Last Week on My Mac: A Christmas Core Carol

The ideas behind symmetric multi-processing (SMP) are simplistic and adopt an approach which goes back to Victorian times.

Scrooge’s business has one clerk who does the accounting, correspondence and runs errands for him. As the firm grows in size, there’s too much work for one, so Scrooge reluctantly hires a second clerk, who does the same tasks. Eventually, flushed with success, the company ends up with a large room full of clerks, all doing the same book-keeping, correspondence and running errands, but Scrooge is unimpressed, because thirty clerks can’t do thirty times as much as one.

When Bob Cratchit goes to ask Scrooge for Christmas Day off, he suggests to the old miser that he’d be better off hiring a couple of energetic young boys to run his errands, and giving the accounting tasks to those who are best at arithmetic. Predictably, Scrooge has none of that, and angrily tells Cratchit he has work for him to do on Christmas Day as well.

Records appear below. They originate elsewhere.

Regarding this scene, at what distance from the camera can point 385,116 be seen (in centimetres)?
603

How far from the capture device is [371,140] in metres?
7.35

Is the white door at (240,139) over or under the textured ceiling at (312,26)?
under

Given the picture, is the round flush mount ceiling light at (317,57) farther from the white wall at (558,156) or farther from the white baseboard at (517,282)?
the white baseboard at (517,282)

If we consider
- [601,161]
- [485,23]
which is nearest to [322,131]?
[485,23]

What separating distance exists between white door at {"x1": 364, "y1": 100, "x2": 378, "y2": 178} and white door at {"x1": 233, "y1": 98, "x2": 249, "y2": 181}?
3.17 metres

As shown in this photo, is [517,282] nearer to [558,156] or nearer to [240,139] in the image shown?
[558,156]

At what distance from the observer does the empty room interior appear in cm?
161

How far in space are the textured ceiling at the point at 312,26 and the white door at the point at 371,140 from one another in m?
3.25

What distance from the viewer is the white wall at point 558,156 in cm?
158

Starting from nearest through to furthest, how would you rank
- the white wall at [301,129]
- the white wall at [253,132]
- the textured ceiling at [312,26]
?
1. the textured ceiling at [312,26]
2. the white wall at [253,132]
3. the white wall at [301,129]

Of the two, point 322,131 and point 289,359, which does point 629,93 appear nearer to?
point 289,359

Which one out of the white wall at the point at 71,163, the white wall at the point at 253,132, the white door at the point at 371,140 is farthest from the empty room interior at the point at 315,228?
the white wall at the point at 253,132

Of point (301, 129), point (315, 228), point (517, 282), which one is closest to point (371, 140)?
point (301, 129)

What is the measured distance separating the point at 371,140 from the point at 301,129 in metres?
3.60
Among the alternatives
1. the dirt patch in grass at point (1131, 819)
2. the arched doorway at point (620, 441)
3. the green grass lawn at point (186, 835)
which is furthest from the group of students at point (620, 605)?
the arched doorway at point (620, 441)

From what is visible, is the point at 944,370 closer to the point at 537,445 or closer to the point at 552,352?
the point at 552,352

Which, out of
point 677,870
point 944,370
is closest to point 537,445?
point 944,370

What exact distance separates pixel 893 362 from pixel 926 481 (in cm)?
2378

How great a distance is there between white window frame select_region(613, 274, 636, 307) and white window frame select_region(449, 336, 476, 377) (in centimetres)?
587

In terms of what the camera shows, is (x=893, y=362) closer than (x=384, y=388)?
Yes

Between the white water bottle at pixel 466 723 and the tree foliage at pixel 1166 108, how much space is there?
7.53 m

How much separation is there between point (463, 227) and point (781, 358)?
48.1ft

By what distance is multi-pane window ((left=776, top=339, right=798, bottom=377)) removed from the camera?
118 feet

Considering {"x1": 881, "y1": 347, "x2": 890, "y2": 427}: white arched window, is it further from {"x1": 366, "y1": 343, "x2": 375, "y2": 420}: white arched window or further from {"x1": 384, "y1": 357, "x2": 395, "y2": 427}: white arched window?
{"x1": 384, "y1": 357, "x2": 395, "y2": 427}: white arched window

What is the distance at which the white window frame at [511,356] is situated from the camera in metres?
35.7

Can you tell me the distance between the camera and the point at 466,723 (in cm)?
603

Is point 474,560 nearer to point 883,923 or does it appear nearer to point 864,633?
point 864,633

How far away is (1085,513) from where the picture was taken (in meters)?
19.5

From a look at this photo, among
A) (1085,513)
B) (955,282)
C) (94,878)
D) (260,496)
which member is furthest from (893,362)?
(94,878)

Apple had a similar choice as it was developing chips for its mobile devices. Early on it decided to evolve asymmetric multi-processing (AMP) chips for iPhones and iPads, each containing a combination of cores designed for performance (P) or efficiency (E). Its first quad-core chip, the A10 Fusion launched in 2016, came with two Hurricane (P) and two Zephyr (E) cores, although in that early design only one core type could be active at any time. A year later, in the A11 Bionic, Apple stretched to two Monsoon (P) and four Mistral (E) cores which ran concurrently. Significantly, it was the Monsoon which went on to become the T2 chip, the first AMP chip used in Macs.

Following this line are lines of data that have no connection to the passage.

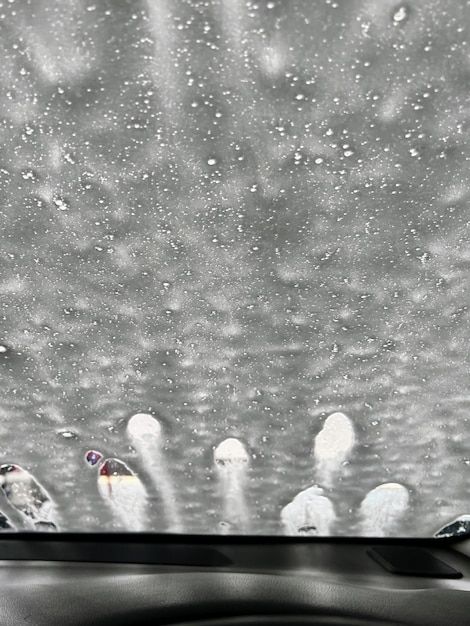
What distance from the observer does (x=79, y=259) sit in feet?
3.37

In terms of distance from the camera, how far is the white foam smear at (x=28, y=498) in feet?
5.17

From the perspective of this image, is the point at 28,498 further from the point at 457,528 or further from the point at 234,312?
the point at 457,528

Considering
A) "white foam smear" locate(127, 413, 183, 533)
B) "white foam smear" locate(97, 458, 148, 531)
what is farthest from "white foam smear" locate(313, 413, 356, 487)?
"white foam smear" locate(97, 458, 148, 531)

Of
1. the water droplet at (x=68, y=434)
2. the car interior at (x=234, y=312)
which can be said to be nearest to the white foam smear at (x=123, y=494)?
the car interior at (x=234, y=312)

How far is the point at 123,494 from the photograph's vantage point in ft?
5.41

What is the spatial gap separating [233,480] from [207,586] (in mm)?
319

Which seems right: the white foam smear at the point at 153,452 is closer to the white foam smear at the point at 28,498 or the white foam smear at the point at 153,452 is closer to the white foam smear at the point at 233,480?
the white foam smear at the point at 233,480

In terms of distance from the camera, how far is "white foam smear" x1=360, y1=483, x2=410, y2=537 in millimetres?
1667

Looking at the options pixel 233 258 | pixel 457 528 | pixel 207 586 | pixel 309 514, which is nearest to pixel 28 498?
pixel 207 586

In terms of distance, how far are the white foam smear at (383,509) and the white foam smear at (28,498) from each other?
1.11m

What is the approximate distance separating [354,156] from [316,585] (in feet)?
4.27

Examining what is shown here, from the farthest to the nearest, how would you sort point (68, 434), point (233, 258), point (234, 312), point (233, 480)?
point (233, 480)
point (68, 434)
point (234, 312)
point (233, 258)

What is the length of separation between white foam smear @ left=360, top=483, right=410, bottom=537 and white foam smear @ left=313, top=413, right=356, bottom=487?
0.71 feet

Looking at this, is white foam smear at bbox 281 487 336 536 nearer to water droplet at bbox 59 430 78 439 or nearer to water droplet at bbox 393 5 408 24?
water droplet at bbox 59 430 78 439
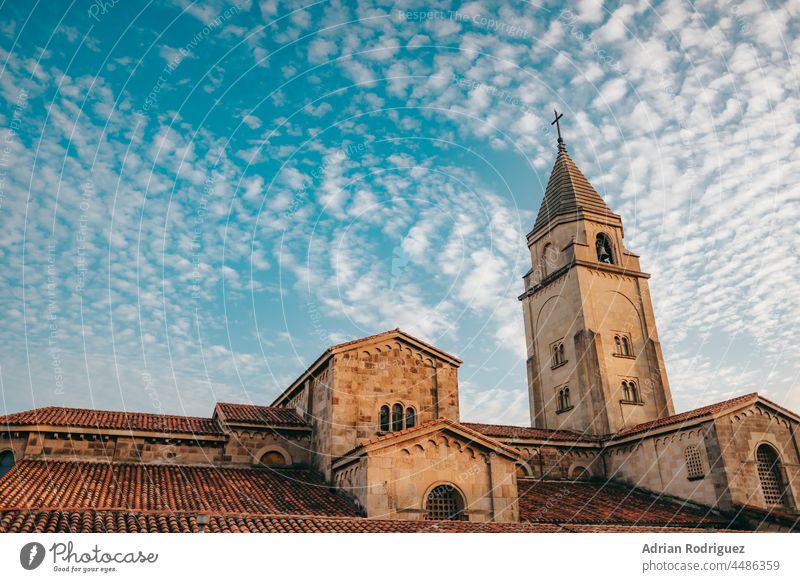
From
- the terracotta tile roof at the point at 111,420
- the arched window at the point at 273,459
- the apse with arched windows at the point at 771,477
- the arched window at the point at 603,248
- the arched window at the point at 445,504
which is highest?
the arched window at the point at 603,248

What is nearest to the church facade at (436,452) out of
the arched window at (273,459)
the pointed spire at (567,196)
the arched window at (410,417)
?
the arched window at (273,459)

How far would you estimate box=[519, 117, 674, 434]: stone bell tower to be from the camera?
33.2 meters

Just over a year ago, Apple launched Macs and devices with two combinations of Firestorm (P) and Icestorm (E) cores. Its A14 Bionic chips, with 2P+4E, were destined for iPads and iPhones, while the 4P+4E combination became the M1 as used by the first generation of Apple Silicon Macs, and iPad Pros.

This year saw three new chips, and two different combinations of cores. While the M1 Pro and Max CPU cores are variants of the original M1 with 8P+2E, new iPhone and iPad models feature the A15 Bionic, with 2P+4E using Avalanche (P) and Blizzard (E) cores.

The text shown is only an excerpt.